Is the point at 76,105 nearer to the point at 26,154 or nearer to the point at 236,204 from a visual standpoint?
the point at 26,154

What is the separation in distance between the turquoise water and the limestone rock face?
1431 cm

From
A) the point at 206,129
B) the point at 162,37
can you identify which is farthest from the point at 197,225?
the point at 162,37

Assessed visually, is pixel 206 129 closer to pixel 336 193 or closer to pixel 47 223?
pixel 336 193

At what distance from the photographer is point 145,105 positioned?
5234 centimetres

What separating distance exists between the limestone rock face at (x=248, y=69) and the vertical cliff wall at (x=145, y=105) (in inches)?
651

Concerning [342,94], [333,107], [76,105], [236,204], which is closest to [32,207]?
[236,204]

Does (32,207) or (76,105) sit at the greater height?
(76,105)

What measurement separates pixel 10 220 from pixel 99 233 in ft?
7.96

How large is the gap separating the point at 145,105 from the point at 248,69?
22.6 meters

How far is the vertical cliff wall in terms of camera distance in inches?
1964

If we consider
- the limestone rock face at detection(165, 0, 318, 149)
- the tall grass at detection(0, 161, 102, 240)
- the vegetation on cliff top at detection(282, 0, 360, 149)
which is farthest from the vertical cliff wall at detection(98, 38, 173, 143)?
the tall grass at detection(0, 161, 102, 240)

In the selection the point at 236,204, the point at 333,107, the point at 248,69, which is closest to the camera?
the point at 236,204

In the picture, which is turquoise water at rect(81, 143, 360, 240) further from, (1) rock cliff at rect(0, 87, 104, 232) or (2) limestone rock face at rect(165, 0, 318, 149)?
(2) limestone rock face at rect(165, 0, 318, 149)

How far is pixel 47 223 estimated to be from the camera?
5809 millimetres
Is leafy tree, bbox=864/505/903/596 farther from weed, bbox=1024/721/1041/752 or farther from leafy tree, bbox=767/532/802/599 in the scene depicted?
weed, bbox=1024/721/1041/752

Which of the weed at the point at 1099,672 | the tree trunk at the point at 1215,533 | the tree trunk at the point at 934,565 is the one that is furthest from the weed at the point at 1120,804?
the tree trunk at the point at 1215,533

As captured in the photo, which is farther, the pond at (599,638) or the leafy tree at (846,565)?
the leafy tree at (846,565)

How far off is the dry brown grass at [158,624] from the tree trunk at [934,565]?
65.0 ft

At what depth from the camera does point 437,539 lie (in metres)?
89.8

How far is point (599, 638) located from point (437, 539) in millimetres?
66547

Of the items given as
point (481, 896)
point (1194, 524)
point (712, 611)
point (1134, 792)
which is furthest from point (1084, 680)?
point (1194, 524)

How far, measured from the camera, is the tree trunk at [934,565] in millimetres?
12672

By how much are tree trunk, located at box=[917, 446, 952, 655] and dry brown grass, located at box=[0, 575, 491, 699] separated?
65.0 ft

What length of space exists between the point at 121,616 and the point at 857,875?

────────────────

* **Instructions to follow**
Please copy the records from the line containing "How far, measured" through the end of the records, renaming "dry brown grass" to "withered grass" and leaving everything else unchanged.

* **Answer to the task**
How far, measured from the camera, is the tree trunk at [934,565] in millimetres?
12672

By how much are tree trunk, located at box=[917, 446, 952, 655] and withered grass, located at box=[0, 575, 491, 699] separated?
65.0 ft

What length of space exists between the point at 121,616 and the point at 857,875?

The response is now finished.